So goes the opening quote in Adam P. Arkin and colleagues' 2011 paper (doi:10.1093/nar/gkr433) on the rational design of bacterial genomes. In fact, it's pretty much what some biologists fear with every astounding bioengineering advance. Why? Because whereas biologists tend to view evolution with something akin to religious devotion, engineers are evolutionary atheists: They don't revere evolution so much as they want to fix it.

The recent creation of a transcriptor, the final component needed to build cellular computers, along with the development and distribution of standardized DNA sequences, which can be reliably used and reused in novel combinations, show that bioengineers may well have the skills needed to solve many of the world's most pressing problems—“most of which are deeply tied to biological resources,” says Arkin, of the University of California, Berkeley, who cites pervasive environmental pollution and insufficient food production as two examples.

Drew Endy and his Stanford University team's transcriptors could be the biological equivalent of digital transistors, which transformed electrical engineering in the 1950s and gave birth to Silicon Valley. Like transistors, transcriptors are on-and-off switches, gatekeepers or “gates” of information input, storage, and output. Transcriptors give cells already programmed to store and transmit information a “brain,” a system of logic governing the way they deal with that information.

Endy's research group made their transcriptors out of DNA, put them into Escherichia coli, and used traditional computer-based Boolean language to tell the computerized cells what to do. As a proof of concept, the cells were instructed to change color with encoded fluorescent proteins— turn green if both enzyme A and enzyme B were inside the cell or red if either enzyme A or B were present— which they did on command.

It's not that bacteria aren't already little computers; just ask IBM scientists such as Yuhai Tu, who are studying E. coli to help them design faster and more efficient computing machines. But instead of following their own instincts, which generally revolve around food, danger, and sex (of a sort), microbes in the employ of bioengineers will be programmed and deployed by the billions to seek out and neutralize toxic waste, arm plants with a nitrogen-fixing capability, synthesize biofuels and medicines, and perhaps even roam our bodies searching for and killing cancer cells.

The Endy team isn't the only group stuffing microbes with synthetic logic and memory circuits; Timothy K. Lu's and Christopher A. Voigt's bioengineering teams—both at the Massachusetts Institute of Technology—are doing the same.
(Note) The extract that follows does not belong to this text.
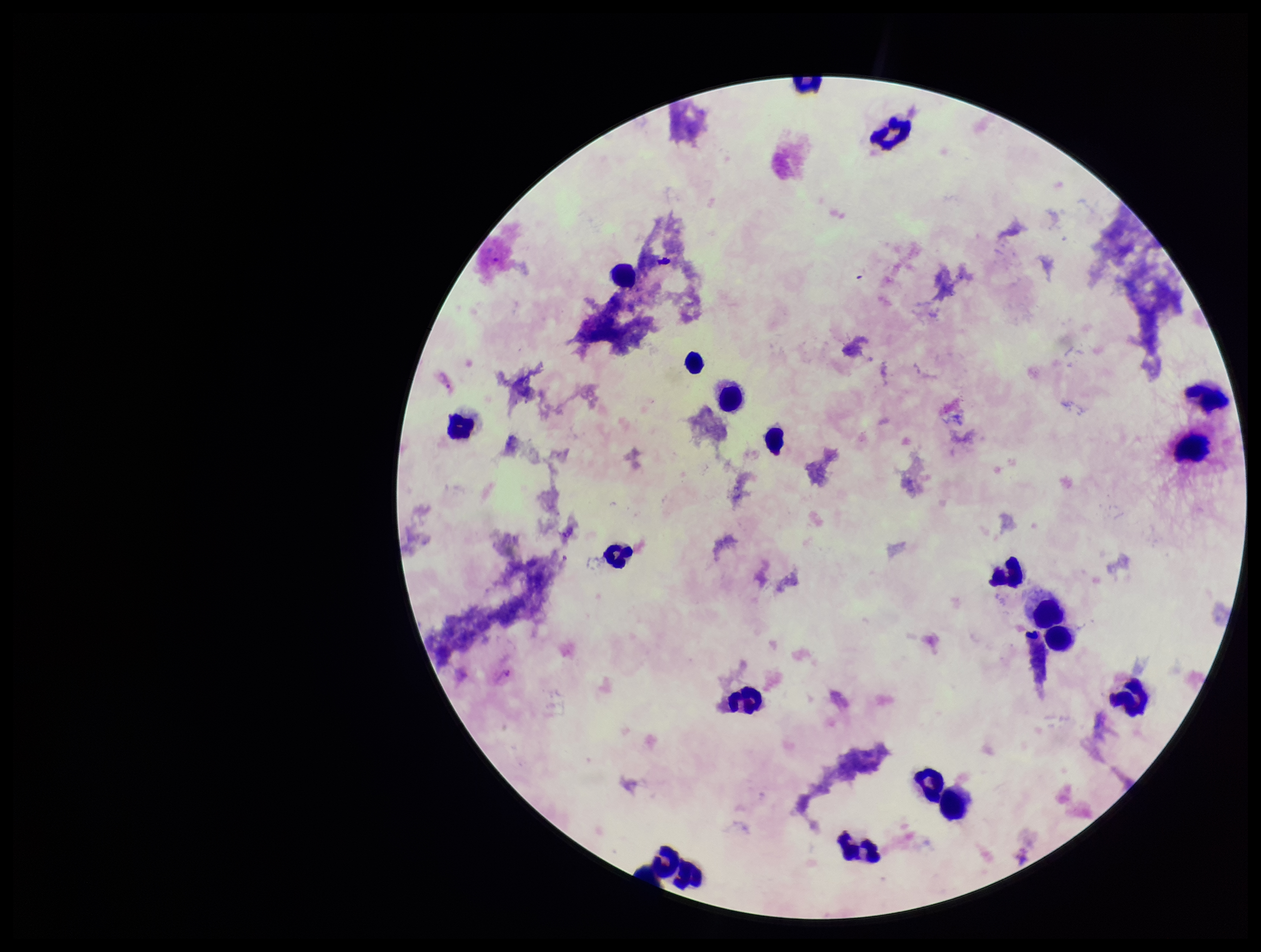

Plasmodium parasites: seen. Parasite count: 1. Species reported for this patient: Plasmodium vivax. Stained with Giemsa. Image is 1261×952 pixels. Leukocyte count: 19. Smartphone photograph taken through the eyepiece of a microscope. Patient malaria status: infected. Preparation: thick blood smear. One field from this slide.Identify the parasite.
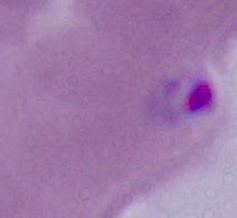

However, as of this writing, only the Endy group's transcriptors are “robust enough to make a family of low-power logic gates within single cells and allow the gates to power each other if needed,” according to Arkin, who calls their work a “great step forward.”

“After years of working with E. coli, you'd expect that manipulating its genes would be straightforward, but it's not,” says Endy who, along with Arkin, codirects the International Open Facility Advancing Biotechnology (BIOFAB), launched in 2009 and charged with creating standard biological “parts,” including DNA sequences that control gene expression, or promoters, and ribosome binding sites (RBS).

Until recently, scientists trying to make a protein in E. coli had only a 50-percent chance of success. “Such hit-or-miss expression is unacceptable for synthetic biologists who need to engineer circuits involving dozens and eventually even hundreds of genes,” says Endy.

“The standard parts we've been using were imprecise and unpredictable and their performance inconsistent in changing genetic contexts. Every project has been a one-off,” adds Vivek Mutalik from the Lawrence Berkeley National Laboratory, in California, and BIOFAB team leader.

Mutalik's BIOFAB group came up with an ingenious way to more precisely control E. coli gene activity. They adapted a complicated natural genetic architecture for RBS that ensures uniform activity, regardless of the genes with which they're paired. “We were humbled yet excited to find that a more complicated physical architecture— one developed by evolution—encoded the functional simplicity we sought for engineering,” according to Mutalik.

For their next act, these researchers developed “an easy-to-deploy mathematical framework that can score the intrinsic activities of various genetic elements—promoters and RBS sequences, for example—and determine [whether] and by how much they vary across changing contexts,” says Arkin, who expects individual researchers to share their findings.

Indeed, data sharing is a priority for BIOFAB, whose members have collectively produced thousands of high-quality standardized DNA sequences and made them available free online at  www.biofab.org. Transcriptors have also been contributed to the public domain (see  www.biobricks.org/bpa).

Endy assures us that he, Arkin, and Mutalik are not antievolution; rather, they try to “transcend it via an embraceand-extend approach.”